Why do you feel it is your job to save the world?
How careers are shaped by childhood trauma.
Contains references to adverse childhood experiences
Gabor Maté's grandparents were killed in Auschwitz when he was an infant. His father was shipped off to a labour camp. His mother gave him away to a stranger in the street for a few weeks to save him from the Nazis.
"As an adult, I know what my mother did was the greatest act of love," the Hungarian physician and trauma expert says in multiple YouTube videos that I have watched dozens of times. "But how do you think a baby would react to it? What else can a baby think except 'I am being rejected and abandoned, I am not loved, I am not good enough'?"
The memory of feeling that he wasn't good enough, that he was somehow responsible for his mother's suffering in the very first year of his life, hasn't left Maté, now the 79-year-old bestselling author of books such as When the Body Says No: the Cost of Hidden Stress and The Myth of Normal: Trauma, Illness and Healing in a Toxic Culture.

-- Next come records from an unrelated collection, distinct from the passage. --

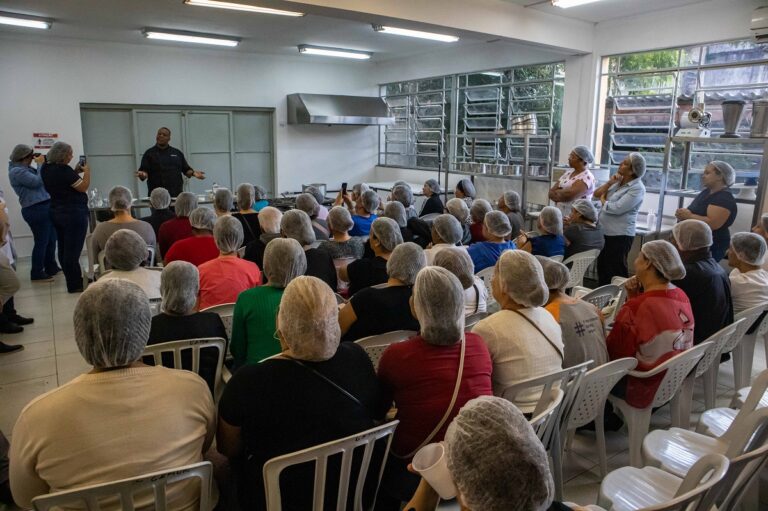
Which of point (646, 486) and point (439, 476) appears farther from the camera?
point (646, 486)

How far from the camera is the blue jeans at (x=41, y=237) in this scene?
5.70m

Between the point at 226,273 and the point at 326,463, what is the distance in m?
1.67

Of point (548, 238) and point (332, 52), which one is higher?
point (332, 52)

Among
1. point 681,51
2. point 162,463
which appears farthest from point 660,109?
point 162,463

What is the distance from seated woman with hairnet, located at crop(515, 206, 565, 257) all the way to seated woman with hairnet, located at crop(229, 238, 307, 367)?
87.6 inches

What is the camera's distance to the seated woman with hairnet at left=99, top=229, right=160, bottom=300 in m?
2.80

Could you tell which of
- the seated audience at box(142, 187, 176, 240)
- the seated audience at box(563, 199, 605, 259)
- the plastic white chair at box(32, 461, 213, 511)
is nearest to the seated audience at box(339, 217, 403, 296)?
the plastic white chair at box(32, 461, 213, 511)

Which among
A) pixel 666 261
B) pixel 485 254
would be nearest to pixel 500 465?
pixel 666 261

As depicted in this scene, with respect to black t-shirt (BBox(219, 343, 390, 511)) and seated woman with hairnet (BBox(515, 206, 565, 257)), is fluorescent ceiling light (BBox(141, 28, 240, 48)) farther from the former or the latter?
black t-shirt (BBox(219, 343, 390, 511))

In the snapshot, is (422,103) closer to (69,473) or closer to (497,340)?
(497,340)

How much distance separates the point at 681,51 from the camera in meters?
5.38

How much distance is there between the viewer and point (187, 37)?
6.87 meters

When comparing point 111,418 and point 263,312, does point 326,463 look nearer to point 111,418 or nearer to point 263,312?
point 111,418

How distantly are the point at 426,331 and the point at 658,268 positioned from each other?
4.36ft
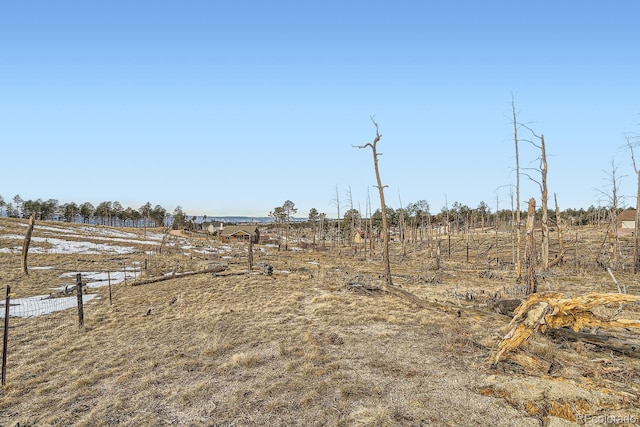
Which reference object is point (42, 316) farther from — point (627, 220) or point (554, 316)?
point (627, 220)

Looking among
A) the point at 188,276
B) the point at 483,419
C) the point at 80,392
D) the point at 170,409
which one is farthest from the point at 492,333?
the point at 188,276

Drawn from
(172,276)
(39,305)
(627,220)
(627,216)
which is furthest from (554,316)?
(627,216)

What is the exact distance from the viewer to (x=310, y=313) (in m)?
12.7

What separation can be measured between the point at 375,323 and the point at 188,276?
16.0 m

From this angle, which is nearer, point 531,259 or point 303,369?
point 303,369

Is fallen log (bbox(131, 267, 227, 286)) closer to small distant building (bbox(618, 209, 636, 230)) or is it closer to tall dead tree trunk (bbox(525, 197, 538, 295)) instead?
tall dead tree trunk (bbox(525, 197, 538, 295))

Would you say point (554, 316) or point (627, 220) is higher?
point (627, 220)

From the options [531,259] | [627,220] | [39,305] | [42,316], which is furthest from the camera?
[627,220]

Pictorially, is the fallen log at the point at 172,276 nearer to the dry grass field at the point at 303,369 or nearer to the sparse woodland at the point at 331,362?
the sparse woodland at the point at 331,362

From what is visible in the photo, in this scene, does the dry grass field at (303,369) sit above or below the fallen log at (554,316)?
below

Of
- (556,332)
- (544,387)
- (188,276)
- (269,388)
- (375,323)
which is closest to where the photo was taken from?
(544,387)

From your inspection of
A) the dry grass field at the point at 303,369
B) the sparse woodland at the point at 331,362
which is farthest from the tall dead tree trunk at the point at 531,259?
the dry grass field at the point at 303,369

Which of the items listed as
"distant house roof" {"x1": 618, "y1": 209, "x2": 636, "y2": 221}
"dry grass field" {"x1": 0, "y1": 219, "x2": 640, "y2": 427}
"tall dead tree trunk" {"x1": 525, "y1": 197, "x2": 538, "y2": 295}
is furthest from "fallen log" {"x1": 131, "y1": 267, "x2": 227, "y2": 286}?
"distant house roof" {"x1": 618, "y1": 209, "x2": 636, "y2": 221}

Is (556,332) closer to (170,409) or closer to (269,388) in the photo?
(269,388)
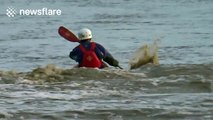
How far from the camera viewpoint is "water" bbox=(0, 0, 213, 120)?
9.91 metres

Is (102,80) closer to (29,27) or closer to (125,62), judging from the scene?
(125,62)

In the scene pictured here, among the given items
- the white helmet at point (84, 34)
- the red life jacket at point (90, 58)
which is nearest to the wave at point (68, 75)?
the red life jacket at point (90, 58)

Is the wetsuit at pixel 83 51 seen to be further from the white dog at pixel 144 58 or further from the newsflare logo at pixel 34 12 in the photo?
the newsflare logo at pixel 34 12

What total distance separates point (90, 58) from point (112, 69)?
587 mm

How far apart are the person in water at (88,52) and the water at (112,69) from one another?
24 centimetres

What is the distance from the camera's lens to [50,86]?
12.2 m

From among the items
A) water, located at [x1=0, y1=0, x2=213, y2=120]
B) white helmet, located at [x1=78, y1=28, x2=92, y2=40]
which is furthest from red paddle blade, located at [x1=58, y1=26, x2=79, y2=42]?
white helmet, located at [x1=78, y1=28, x2=92, y2=40]

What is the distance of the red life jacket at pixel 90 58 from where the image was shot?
528 inches

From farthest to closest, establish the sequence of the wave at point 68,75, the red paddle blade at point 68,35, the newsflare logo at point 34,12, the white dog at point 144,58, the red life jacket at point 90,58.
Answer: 1. the newsflare logo at point 34,12
2. the white dog at point 144,58
3. the red paddle blade at point 68,35
4. the red life jacket at point 90,58
5. the wave at point 68,75

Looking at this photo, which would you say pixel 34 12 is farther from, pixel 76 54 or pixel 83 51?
pixel 83 51

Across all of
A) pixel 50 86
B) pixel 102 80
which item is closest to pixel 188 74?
pixel 102 80

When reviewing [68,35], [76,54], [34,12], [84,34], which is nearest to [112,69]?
[76,54]

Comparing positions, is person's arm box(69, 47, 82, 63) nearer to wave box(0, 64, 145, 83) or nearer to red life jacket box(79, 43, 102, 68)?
red life jacket box(79, 43, 102, 68)

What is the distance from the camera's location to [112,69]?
45.3 feet
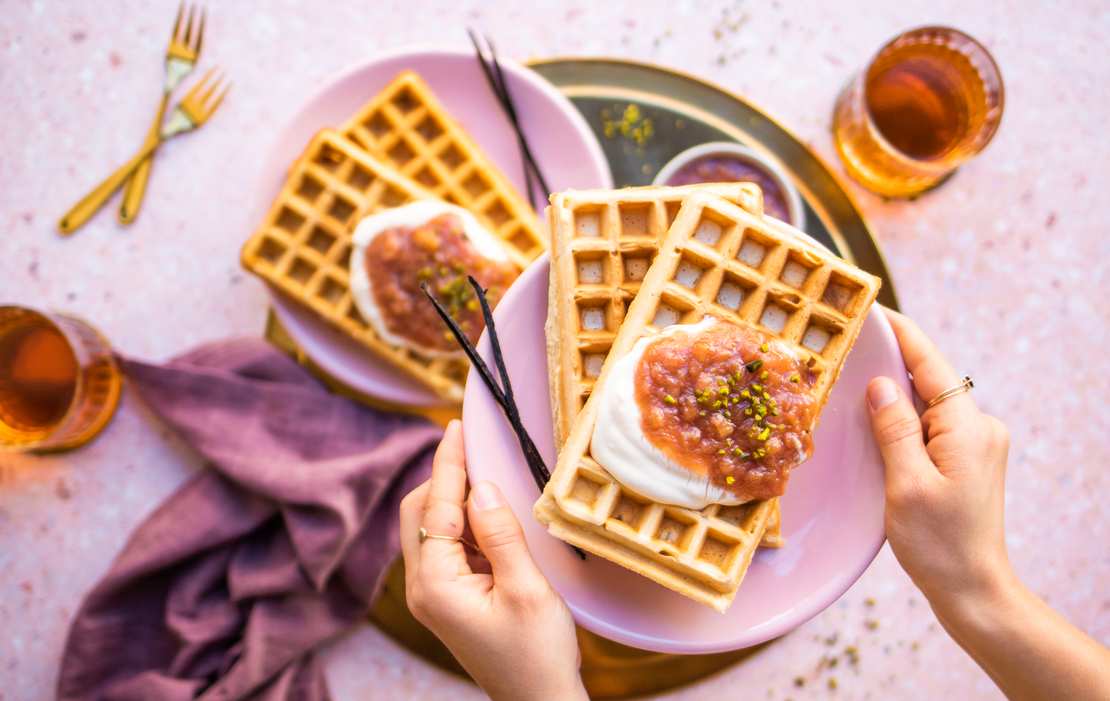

In one video, he tells the story of a session of psychedelic-assisted therapy when he experienced all over again what had happened to him as a child. "I knew this was a therapy session. I knew my therapist's name. I knew I was 78 years old and who I was in the world. But at the same time, I went back to being that infant and now the therapist was my mother. I began to cry, and I said, 'I am so sorry mother that I made your life so difficult.' Because that's my unconscious memory of my sense of self. That my mother's unhappiness was all my fault."